-- Task to carry out --
Look for "What precise distance" in the records below, then copy that line and every line after it, exactly and with nothing added.

-- Input --
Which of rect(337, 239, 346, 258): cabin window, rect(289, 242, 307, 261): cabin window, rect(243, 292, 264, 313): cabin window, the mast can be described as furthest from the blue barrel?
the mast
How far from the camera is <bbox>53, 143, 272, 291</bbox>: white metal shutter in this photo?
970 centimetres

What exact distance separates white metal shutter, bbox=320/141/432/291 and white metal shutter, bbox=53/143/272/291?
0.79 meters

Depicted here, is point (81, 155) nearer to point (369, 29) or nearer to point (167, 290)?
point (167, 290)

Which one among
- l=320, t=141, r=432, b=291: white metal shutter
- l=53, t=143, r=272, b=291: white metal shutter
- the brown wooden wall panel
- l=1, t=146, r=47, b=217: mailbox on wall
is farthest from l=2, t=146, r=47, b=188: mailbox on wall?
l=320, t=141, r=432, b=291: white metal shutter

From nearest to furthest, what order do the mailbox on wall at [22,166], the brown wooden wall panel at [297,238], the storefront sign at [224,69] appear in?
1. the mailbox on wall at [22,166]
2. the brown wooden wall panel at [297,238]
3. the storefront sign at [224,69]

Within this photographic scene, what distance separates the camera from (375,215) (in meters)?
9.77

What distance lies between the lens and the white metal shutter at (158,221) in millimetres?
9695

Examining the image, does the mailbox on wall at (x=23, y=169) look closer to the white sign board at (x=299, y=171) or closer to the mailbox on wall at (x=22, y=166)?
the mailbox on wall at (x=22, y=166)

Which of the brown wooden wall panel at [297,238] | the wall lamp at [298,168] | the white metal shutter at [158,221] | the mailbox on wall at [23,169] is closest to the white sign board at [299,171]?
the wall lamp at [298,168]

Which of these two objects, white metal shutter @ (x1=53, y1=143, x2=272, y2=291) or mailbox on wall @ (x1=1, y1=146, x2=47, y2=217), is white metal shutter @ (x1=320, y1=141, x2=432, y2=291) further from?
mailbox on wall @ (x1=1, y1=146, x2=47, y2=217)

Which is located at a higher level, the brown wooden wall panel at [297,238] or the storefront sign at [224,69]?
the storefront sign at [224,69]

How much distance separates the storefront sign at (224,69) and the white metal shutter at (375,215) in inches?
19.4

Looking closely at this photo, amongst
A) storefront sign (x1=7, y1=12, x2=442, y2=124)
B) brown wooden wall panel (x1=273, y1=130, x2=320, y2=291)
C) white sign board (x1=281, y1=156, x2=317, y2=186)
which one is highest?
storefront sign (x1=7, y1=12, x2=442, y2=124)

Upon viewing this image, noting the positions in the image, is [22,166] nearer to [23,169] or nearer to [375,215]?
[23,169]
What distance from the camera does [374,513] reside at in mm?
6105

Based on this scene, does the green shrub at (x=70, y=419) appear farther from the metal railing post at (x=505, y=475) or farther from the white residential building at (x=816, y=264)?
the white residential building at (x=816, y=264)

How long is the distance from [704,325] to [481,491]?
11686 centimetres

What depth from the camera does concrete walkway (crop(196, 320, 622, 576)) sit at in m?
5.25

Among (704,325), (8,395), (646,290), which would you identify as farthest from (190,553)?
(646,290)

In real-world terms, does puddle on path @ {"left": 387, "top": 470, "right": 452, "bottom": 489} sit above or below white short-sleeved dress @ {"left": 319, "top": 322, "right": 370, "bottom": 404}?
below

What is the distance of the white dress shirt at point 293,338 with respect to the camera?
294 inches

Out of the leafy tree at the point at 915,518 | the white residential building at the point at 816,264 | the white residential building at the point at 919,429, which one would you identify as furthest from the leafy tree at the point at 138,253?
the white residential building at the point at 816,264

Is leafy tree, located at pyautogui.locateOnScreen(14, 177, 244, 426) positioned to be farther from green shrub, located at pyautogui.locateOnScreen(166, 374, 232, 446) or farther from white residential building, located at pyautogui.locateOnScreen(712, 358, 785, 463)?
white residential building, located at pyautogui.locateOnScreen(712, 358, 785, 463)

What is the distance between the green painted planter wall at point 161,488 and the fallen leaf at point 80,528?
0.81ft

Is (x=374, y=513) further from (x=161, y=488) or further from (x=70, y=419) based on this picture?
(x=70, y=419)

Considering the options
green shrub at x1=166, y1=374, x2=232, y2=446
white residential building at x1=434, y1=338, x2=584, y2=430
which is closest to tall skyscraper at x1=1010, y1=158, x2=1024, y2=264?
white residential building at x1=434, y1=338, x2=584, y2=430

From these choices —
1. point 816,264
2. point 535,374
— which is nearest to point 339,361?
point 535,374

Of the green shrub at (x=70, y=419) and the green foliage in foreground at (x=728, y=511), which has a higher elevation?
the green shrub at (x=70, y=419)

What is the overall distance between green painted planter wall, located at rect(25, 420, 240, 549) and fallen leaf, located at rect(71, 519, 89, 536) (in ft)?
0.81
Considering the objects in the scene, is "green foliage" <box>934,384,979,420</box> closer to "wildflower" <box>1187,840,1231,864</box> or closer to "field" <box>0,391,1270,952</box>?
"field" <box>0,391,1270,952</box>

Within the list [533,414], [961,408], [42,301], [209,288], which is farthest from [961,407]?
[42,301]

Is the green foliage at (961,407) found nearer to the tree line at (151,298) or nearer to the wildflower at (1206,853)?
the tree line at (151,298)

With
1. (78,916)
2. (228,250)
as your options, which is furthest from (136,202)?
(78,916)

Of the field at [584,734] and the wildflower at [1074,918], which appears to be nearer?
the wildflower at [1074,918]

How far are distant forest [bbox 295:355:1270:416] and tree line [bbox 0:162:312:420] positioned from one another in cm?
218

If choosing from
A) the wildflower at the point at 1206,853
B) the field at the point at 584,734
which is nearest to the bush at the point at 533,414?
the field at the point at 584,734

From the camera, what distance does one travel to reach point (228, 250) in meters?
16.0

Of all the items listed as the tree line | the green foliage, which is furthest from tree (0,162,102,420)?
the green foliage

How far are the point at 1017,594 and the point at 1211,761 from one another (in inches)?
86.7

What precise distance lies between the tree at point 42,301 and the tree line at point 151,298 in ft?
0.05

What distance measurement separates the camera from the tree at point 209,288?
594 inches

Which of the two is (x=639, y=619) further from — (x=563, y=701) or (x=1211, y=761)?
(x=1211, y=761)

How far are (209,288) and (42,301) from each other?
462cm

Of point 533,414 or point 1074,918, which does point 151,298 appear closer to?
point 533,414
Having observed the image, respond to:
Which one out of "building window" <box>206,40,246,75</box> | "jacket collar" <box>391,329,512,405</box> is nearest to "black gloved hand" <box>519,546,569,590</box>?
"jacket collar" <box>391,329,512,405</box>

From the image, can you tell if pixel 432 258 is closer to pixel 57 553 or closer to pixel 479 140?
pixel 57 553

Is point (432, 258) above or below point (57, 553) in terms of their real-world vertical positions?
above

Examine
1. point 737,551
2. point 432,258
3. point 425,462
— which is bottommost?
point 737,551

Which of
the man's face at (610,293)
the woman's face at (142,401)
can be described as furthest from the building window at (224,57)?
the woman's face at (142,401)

-- Output for this exercise --
What precise distance lies between the tree at point 42,301 and the tree line at point 151,298 in ft?
0.05

What distance measurement separates the camera from the tree at point 209,288?
594 inches

Which of the two is (x=639, y=619) further from — (x=563, y=701) or (x=1211, y=761)?
(x=1211, y=761)

How far are (209,288) and (42,301) from each other?
462cm

Of point 533,414 or point 1074,918, which does point 151,298 appear closer to?
point 533,414
Having observed the image, respond to:
Which one out of "building window" <box>206,40,246,75</box> | "jacket collar" <box>391,329,512,405</box> is nearest to "black gloved hand" <box>519,546,569,590</box>?
"jacket collar" <box>391,329,512,405</box>

From the image, can you tell if pixel 432 258 is closer to pixel 57 553 or closer to pixel 479 140?
pixel 57 553

Is point (432, 258) above or below point (57, 553) in terms of their real-world vertical positions?
above

Examine
1. point 737,551
2. point 432,258
3. point 425,462
— which is bottommost?
point 737,551

Which of
the man's face at (610,293)
the woman's face at (142,401)
can be described as furthest from the building window at (224,57)?
the woman's face at (142,401)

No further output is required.